• [What you need to do]:
- A) Answer these questions about the reviews of the atomic bomb book:
(i) To which students does the first reviewer recommend the book?
(ii) How many nuclear weapons had been lost and never recovered by 2006, according to the quoted line?
(iii) Which publisher is listed for THE ULTIMATE WEAPON?
- B) Continue the reviews of the atomic bomb book from the point where they stop.

• [Source text]:

-- START --

This book is accurate and awesome. It examines the major military, civilian, and foreign individuals that shaped the reality that necessitated the development of the BOMB! I was most impressed with the person that was put in charge of the project in the military. He was the "right man for the job". The book says this about 4 people and after reading the book, I think they were right. I would recommend this book to students in High School. It's not a difficult book to read, but it is difficult to understand why some of the decisions were made. This was a great book the take home on a, " Valentine's Date". The book contained a lot of information that I was unaware. The scale of this project is something every person in the world should know about. We really wanted and needed to make the bomb first.
Seriously, great book. Fantastic pictures and slices of life that really cement the importance of atomic race. Americans were willing to give up their homes without question if they thought it would win the war. The book is an easy read and the important people are introduced and explained where the author deemed relevant. My favorite part of the book was in the end when you see the opinions of the people that develop the device. They saw the need to make the most destructive thing ever created but they wished that the government would've put more thought into what using the bomb would unleash. Most scientists that were instrumental in the creation of the bomb wouldn't have made it knowing how it would be used. But, most would still see the value in the knowledge gained. I love history books and I can't recommend this one enough. ( )
  S.Johnson | Feb 13, 2017 |
4Q
3P
  CardiganBooklover | Mar 1, 2012 |
Detailed and clear information about the Manhattan Project and the atomic bomb. ( )
  lilibrarian | Jan 14, 2011 |
Richie's Picks: THE ULTIMATE WEAPON: THE RACE TO DEVELOP THE ATOMIC BOMB by Edward T. Sullivan, Holiday House, June 2007, ISBN: 08234-1855-3

"We love to laugh and play and run
And we would never start a war
We're all afraid of bombs and guns
We know that one fight leads to more.
Our country says we must be ready
For a fight, no matter where
Even though that might be right,
It makes the other countries scared"

--Peter Alsop, "Kid's Peace Song"

"By 2006, six nuclear weapons had been lost and never recovered."

I'm frightened. In fact, a piece of me has been frightened ever since my childhood days when I followed my teachers' instructions by watching and reading the daily news and then employed scissors and glue to complete those weekly current events assignments.

Sadly, the more I've learned over the years, the more frightened I've become.

-- END --

• [Scene-based spatial questions]:

-- START --

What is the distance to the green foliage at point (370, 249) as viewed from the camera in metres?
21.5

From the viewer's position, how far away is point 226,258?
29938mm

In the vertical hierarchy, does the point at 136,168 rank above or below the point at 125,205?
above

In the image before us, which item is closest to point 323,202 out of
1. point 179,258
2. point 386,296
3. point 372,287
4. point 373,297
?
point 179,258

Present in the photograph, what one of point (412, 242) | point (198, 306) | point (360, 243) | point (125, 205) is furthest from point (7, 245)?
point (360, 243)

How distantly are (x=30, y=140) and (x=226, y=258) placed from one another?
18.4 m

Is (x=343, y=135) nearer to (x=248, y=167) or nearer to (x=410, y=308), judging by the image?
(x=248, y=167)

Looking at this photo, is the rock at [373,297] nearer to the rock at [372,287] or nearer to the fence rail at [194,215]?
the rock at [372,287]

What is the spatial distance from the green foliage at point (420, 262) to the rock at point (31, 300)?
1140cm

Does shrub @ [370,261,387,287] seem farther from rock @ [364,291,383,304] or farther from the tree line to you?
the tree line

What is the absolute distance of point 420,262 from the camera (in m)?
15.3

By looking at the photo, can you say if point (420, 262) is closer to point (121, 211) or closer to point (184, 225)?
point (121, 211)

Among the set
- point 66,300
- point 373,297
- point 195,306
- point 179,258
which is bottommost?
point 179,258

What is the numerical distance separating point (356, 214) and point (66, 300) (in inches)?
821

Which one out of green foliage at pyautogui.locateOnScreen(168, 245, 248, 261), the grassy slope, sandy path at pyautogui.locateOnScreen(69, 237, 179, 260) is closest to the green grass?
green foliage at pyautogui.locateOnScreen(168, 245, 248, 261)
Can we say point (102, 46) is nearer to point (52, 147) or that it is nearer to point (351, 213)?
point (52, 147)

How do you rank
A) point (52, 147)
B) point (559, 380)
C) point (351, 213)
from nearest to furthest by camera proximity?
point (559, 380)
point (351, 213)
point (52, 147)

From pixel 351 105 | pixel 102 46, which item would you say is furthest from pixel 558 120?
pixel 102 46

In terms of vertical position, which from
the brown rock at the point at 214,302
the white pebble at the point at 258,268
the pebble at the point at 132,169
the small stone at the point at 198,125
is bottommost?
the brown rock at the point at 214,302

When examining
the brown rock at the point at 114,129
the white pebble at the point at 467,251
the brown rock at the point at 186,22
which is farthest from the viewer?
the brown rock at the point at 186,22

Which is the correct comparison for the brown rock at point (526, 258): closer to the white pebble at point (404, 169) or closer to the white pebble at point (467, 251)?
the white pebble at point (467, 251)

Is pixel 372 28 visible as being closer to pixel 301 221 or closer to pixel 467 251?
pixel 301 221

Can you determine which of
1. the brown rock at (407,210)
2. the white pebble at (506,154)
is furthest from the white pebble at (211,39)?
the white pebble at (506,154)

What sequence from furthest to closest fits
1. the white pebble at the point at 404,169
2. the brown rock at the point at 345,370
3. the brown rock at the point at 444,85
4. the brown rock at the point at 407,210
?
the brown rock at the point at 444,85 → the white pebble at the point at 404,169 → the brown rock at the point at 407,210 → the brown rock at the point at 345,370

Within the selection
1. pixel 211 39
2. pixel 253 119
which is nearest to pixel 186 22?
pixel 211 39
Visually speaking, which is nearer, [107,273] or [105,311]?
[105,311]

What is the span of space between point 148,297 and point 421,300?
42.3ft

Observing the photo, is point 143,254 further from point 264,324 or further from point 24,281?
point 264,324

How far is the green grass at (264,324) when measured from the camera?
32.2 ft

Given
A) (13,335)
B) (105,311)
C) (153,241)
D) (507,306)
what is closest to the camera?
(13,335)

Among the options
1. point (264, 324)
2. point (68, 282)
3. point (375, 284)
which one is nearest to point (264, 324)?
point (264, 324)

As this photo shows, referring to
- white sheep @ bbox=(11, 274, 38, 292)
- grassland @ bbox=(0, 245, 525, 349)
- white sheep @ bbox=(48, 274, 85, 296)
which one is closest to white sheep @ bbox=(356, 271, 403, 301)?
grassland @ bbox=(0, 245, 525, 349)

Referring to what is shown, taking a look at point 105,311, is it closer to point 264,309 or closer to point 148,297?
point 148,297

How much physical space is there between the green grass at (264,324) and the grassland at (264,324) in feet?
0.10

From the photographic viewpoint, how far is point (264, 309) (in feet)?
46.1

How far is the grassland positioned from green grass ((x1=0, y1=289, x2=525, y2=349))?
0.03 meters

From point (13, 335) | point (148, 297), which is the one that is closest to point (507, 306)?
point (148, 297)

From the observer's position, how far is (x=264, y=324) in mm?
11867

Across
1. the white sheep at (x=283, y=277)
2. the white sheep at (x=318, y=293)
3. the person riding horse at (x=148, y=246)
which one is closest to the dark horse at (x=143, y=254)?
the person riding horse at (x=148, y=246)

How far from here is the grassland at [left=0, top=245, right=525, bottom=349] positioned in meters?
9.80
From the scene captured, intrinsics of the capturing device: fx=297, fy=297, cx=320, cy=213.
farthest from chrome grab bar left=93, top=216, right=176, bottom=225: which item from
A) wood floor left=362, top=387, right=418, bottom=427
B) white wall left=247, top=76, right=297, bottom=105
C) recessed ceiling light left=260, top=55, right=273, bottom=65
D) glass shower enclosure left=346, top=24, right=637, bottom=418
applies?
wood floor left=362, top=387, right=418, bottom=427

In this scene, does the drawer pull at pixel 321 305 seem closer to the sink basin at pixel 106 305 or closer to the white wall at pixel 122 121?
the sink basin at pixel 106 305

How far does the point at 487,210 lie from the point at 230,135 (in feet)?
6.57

-- END --

• [Results of the exercise]:
- A)
(i) Students in High School
(ii) Six
(iii) Holiday House

- B)
"Using the atomic bomb against Japan unleashed a Pandora's box of consequences that haunt the world to this day. When the Soviet Union announced in 1949 that they, too, had the atomic bomb, it sparked a nuclear arms race that lasted over three decades. It consumed billions of dollars, instilled in Americans and Russians a constant fear of mutual nuclear annihilation, and in 1962 brought the Soviet Union and the United States to the brink of nuclear war during the Cuban Missile Crisis. At the peak of the nuclear arms race, the Soviet Union and the United States combined had enough weapons to destroy the Earth hundreds of times over.

"When the Soviet Union collapsed and fragmented in the late 1980s, it appeared that the menacing cloud of global nuclear destruction that had hung over the world for so long had finally lifted. The reality is that nuclear war is more of a probability now than it ever was. India and Pakistan, who have been fighting for decades over a disputed region called Kashmir, both possess a nuclear arsenal and have threatened to use them against each other if violence between the two countries escalates to full-scale war.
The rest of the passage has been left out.